Allergen exposure → massive histamine release → Vasodilation = hypotension & Bronchoconstriction: histamine activates Gαq-coupled H1 receptors in bronchial smooth muscle → PLC → Ca2+ release. Ca2+ activates MLCK → MLC phosphorylation → bronchoconstriction, narrowing airways = respiratory depression.
Treatment with Adrenaline: Stimulates α1-adrenoceptors → vasoconstriction, stimulates β2-adrenoceptors → bronchodilation, stimulates β1-adrenoceptors → increased heart rate and force.

pA2 Value

The pA2 value is a measure of a competitive reversible antagonist’s potency. It is the negative log of the molar concentration of an antagonist required to produce a 2-fold shift in an agonist concentration-response curve. The pA2 value is the negative logarithm of the concentration of antagonist required to produce a log [CR-1] = 0.
pA2 = -log [antagonist conc M].
A higher pA2 (right side of graph) = more potent antagonist as a lower concentration of antagonist is needed to achieve a given effect. A lower pA2 value (left side of graph) = less potent antagonist.
Allosteric Modulator: Modulates efficacy or affinity by altering receptor structure.
To determine the nature of antagonism: Repeat the experiment with increasing concentrations of the “antagonist”.

Toxic Contexts

  1. On-target: Toxicity due to the interaction of the drug with the same target that produces the desired pharmacological response (e.g., statins = inhibition of HMG-CoA reductase in muscle = myopathy).
  2. Hypersensitivity & immune response: Allergic reaction to penicillins.
  3. Off-target toxicity: Toxicity caused by drug binding to an alternative target (e.g., terfenadine blocking hERG channel causing arrhythmias).
  4. Bioactivation: Drugs being converted into reactive metabolites or ultimate toxicants (e.g., paracetamol producing toxicant NAPQI, which is toxic to cells).
  5. Idiosyncratic or individual reactions: Responses are rare and theorized to depend upon multiple factors, including genetic polymorphisms and/or hapten development (promoting antibody production) (e.g., halothane).

Dopamine Toxicity

  1. Off-target effects: L-dopa → Dopamine → Noradrenaline → Adrenaline = Dopamine and NA can then have many off-target effects in the periphery. Treatment: Peripheral L-dopa effects can be minimized by the concomitant use of carbidopa (a peripheral dopa decarboxylase inhibitor), which penetrates weakly into the CNS.
  2. Toxic (ROS production): Dopamine is oxidized and converted to a quinone and/or semiquinone (P450), which has the potential for redox cycling.
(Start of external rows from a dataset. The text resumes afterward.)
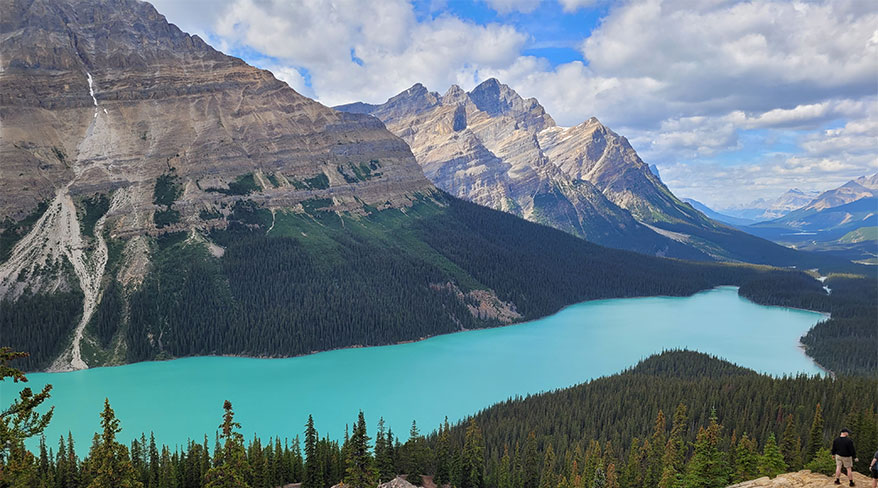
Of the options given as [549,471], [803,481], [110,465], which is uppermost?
[110,465]

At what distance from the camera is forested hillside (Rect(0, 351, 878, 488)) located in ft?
145

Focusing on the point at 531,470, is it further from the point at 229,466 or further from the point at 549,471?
the point at 229,466

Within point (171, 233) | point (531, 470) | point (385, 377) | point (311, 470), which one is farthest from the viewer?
point (171, 233)

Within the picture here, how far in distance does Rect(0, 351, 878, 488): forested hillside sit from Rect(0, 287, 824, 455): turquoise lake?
5.85 meters

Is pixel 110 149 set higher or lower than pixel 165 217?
higher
Molecular oxygen is then used to produce superoxide radical anion from the semiquinone radical anion, which then gets catalyzed by SOD (superoxide dismutase) to make hydrogen peroxide, which catalase and glutathione peroxidase can turn into H2O. However, in the presence of transition metals, this reactivity can change and generate the reactive species, a hydroxyl radical – super reactive – which can cause lipid peroxidation/DNA damage = cellular damage and death.
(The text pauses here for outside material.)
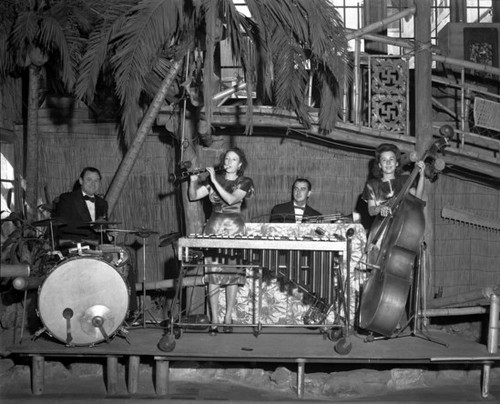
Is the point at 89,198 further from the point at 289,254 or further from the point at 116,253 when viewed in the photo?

Glutathione = principle detoxification mechanism: Detoxifies H2O2 into H2O and conjugates with quinones, making them far less reactive and easily excretable.

Paracetamol Toxicity

NAPQI (reactive intermediate) is produced from paracetamol breakdown by CYP450 enzymes → liver toxicity. With sufficient amounts of glutathione, NAPQI can be neutralized and then excreted in urine; however, with insufficient levels of glutathione, NAPQI accumulates and can bind to anything with a cysteine (sulfur-containing) amino acid → ultimately leading to necrosis.